Muse mistrzowsko w Łodzi

/ 24 listopada, 2012

Podczas tegorocznej trasy w halach koncertowych na pewno będziemy wykorzystywali dużo elementów wideo, może pojawi się piramida, która zmienia kształt, powiększa się i robi masę innych, dziwnych rzeczy – mówił „Teraz Rockowi” Dominic Howard kilka miesięcy temu. Te słowa jedynie osobom z naprawdę nieograniczoną wyobraźnią są w stanie opisać, co działo się 23 listopada w łódzkiej Atlas Arenie. Była scena, na której chyba każda część nie leżąca poziomo okazywała się kolorowym ekranem, był gigantyczny, półkolisty wybieg półtora metra wyżej, otaczający ją z tyłu, zwieńczony „stanowiskami wokalnymi”, na które ochoczo wskakiwali Matt Bellamy i Chris Wolstenholme. I wreszcie wspomniana, absolutnie precedensowa piramida – umieszczone nad zespołem pięć coraz większych, rozłożonych na planie kwadratu ekranów, które opuszczały się rozkładając na wzór obiektywu staroświeckiego aparatu fotograficznego. Czasem tworzyły odwróconą piramidę, czasem – przybierały kształt klepsydry. A w kulminacyjnym momencie koncertu – pod koniec Stockholm Syndrome – zakryły cały zespół niczym prawdziwy egipski grobowiec. Tyle, że rozświetlony dziesiątkami kolorowych obrazów. Wszystkim obecnym zaparło dech w piersiach.

Nie zabrakło oczywiście laserów, a na sam koniec zespół urządził sobie prawdziwą zasłonę dymną, która całkowicie zakryła muzyków i scenę. A jednak wszystkie te efekty – a także „pomniejsze”, jak ciemne okulary z wyświetlającymi się na szkłach napisami, które w pewnym momencie przywdział Matt, basy Chrisa, których gryfy świeciły się na różne kolory, świecący (znowu, u nich wszystko świeci!) fortepian – okazały się tak naprawdę dodatkiem. Dodatkiem do zespołu, którego entuzjazm i oddanie dla publiczności okazały się rekordowe. I do muzyki, która na koncercie rozbrzmiewa z jeszcze większą potęgą i rozmachem, niż na jakiejkolwiek płycie.

Matt Bellamy, może z powodu szczęśliwego związku i zostania ojcem, wbrew obiegowej opinii okazał się showmanem przyjaznym, wesołym i przesympatycznym. Popisywał się chociażby zgrabnym polskim (Dobry wieczór, Łódź i kochamy was!). Jego głębokie spojrzenia w kamerę były miłe, kiedy jednak zszedł do fosy, by uścisnąć ręce fanom (a jedną z fanek nawet w rękę pocałować) publiczność oniemiała z zachwytu. Podobnie, kiedy stając po obu stronach sceny zalotnie machał do widzów, którym przypadły w udziale miejsca z boku. I gdy urządził sobie sprint po wybiegu, w trakcie którego spontanicznie zakrzyknął – kto by spodziewał się takich psot po śmiertelnie zawsze poważnym wyznawcy wszelakich teorii spiskowych?

▶ _Rekordy_:

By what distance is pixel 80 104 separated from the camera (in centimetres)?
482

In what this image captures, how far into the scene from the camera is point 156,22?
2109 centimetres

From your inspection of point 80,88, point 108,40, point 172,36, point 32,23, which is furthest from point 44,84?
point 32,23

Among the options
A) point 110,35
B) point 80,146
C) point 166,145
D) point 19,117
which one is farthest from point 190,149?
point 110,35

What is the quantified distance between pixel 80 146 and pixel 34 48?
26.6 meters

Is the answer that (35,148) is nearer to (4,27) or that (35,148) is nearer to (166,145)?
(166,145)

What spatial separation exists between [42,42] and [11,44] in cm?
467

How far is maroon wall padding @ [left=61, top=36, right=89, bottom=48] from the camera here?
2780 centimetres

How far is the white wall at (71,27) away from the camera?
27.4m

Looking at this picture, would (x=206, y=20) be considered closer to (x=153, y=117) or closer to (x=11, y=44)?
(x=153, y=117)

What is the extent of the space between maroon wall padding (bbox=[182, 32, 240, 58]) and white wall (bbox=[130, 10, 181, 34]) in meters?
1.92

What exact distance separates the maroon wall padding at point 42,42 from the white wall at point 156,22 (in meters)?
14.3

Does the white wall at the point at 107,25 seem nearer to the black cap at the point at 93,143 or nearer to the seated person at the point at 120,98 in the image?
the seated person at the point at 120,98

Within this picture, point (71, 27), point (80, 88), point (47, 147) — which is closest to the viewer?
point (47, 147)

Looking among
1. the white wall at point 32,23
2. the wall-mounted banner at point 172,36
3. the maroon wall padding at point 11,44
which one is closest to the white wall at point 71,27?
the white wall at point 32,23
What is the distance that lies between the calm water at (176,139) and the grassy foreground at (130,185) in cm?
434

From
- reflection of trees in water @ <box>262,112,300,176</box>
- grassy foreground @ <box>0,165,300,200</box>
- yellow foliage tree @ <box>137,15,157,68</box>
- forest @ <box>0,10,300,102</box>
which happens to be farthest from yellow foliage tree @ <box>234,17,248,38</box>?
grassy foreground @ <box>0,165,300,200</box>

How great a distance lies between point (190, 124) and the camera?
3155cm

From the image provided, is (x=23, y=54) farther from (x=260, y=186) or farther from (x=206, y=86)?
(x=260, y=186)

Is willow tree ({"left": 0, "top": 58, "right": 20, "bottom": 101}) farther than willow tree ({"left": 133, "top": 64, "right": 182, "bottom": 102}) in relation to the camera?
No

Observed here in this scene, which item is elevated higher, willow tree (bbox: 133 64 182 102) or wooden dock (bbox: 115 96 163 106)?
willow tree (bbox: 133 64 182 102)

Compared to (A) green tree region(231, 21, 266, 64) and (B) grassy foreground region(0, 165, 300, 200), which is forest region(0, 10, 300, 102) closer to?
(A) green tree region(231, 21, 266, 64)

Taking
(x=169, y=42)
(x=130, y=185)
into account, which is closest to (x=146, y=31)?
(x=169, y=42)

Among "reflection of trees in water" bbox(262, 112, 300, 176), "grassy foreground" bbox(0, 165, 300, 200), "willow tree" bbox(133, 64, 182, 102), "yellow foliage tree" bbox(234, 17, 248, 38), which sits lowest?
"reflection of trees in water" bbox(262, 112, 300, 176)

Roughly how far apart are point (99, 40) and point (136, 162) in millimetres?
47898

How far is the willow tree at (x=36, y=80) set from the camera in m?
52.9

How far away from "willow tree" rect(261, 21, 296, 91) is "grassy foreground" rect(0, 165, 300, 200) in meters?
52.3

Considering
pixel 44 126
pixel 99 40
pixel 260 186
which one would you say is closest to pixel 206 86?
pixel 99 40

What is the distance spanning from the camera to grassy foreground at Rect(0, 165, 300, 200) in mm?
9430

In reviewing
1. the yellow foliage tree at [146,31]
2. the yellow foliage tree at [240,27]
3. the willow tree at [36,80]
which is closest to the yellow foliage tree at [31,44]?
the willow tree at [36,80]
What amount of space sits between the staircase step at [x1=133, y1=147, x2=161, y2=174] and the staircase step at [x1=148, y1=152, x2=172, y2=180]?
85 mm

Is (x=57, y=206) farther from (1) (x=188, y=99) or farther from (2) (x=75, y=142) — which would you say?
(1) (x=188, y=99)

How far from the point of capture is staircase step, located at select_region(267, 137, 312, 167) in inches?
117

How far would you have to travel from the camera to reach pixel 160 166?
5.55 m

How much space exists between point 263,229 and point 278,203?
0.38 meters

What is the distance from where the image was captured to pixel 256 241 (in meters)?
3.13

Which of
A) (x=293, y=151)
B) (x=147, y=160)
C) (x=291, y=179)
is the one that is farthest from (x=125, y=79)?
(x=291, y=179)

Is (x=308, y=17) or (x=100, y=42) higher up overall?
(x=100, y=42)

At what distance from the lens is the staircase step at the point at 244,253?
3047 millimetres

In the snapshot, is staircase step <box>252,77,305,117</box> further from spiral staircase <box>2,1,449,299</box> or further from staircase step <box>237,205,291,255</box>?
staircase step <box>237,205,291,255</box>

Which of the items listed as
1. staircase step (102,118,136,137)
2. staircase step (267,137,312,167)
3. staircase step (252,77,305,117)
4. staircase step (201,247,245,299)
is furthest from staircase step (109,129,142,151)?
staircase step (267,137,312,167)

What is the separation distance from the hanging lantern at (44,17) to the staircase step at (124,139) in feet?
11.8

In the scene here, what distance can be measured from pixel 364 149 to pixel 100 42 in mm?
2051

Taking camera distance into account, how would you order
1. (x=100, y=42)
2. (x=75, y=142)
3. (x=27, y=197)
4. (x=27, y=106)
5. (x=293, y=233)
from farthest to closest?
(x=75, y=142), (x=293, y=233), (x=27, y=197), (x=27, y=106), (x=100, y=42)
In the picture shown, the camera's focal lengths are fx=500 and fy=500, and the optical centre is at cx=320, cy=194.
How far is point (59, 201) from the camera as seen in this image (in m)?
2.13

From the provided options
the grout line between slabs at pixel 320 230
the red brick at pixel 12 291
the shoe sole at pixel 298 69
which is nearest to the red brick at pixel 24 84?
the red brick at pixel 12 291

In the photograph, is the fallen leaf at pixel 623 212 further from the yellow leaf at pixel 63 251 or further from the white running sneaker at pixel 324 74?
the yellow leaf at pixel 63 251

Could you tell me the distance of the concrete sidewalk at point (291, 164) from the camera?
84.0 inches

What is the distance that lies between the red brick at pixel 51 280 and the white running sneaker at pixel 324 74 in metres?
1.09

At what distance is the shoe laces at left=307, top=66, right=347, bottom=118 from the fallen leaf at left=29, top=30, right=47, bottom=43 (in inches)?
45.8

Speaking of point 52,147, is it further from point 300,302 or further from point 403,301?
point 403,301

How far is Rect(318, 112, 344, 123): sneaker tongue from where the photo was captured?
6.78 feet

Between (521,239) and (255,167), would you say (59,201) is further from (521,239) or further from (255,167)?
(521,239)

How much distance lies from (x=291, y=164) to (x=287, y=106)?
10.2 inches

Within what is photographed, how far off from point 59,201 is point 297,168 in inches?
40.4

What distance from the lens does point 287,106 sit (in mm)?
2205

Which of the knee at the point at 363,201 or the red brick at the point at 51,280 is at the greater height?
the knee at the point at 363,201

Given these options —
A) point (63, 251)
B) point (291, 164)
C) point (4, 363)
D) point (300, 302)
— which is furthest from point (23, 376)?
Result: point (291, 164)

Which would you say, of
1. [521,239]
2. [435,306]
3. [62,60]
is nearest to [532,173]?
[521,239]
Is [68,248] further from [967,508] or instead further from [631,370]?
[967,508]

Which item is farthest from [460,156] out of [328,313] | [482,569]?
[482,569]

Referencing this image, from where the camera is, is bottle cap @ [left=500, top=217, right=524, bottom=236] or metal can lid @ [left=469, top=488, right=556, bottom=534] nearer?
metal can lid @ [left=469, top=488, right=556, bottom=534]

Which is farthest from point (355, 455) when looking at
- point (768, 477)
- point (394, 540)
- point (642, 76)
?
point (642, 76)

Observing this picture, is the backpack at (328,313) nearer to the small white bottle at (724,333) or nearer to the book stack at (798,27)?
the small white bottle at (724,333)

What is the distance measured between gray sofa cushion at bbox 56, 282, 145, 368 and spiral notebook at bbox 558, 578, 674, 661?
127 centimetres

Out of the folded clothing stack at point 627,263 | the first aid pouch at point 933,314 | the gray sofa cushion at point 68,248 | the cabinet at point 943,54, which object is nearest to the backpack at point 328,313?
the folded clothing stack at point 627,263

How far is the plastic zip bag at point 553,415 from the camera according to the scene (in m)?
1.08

▶ _Zadania do wykonania_:
A. Pokaż każdy wiersz rekordów, w którym występuje ciąg „nearer”. Wielkość liter ma znaczenie.
B. Kontynuuj relację z koncertu Muse w Łodzi, zaczynając od miejsca po jej ostatnim zdaniu.

▶ _Udzielone odpowiedzi_:
A.
Is the answer that (35,148) is nearer to (4,27) or that (35,148) is nearer to (166,145)?
Does the white wall at the point at 107,25 seem nearer to the black cap at the point at 93,143 or nearer to the seated person at the point at 120,98 in the image?
Referencing this image, from where the camera is, is bottle cap @ [left=500, top=217, right=524, bottom=236] or metal can lid @ [left=469, top=488, right=556, bottom=534] nearer?
Observing this picture, is the backpack at (328,313) nearer to the small white bottle at (724,333) or nearer to the book stack at (798,27)?

B.
A muzyka? Zabrzmiała idealnie. Lepiej, niż podczas Open'era (gdzie było trochę za głośno) i Coke Live (gdzie z kolei było stanowczo za cicho). Niesamowite, jaki świat dźwięków o orkiestrowym wręcz rozmachu potrafi wyczarować czterech muzyków (zespołowi na scenie towarzyszył dodatkowy multiinstrumentalista). Materiał z nowego albumu, który zdominował program, jest wystarczająco różnorodny, aby nie było chwili na nudę, a przeplatany przebojami stworzył świetną całość. Nawet przesadnie pompatyczny, zagrany na ostatni bis Survival, na żywo okazał się prawdziwie hitowym, rockowym czadem. Jeśli czegoś trochę zabrakło, to Hysterii – zamiast tego zespół na swoim „kole ruletki” wylosował Map Of The Problematique. W podobny sposób Syndrome zastąpił New Born – choć tu akurat niektórzy bardzo się ucieszyli…

Do zobaczenia następnym razem – podziękował już po wszystkim ze sceny Dom Howard, który dawniej robił za głównego konferansjera. Wierzymy, że wkrótce przyjadą znowu. A my znowu tam będziemy.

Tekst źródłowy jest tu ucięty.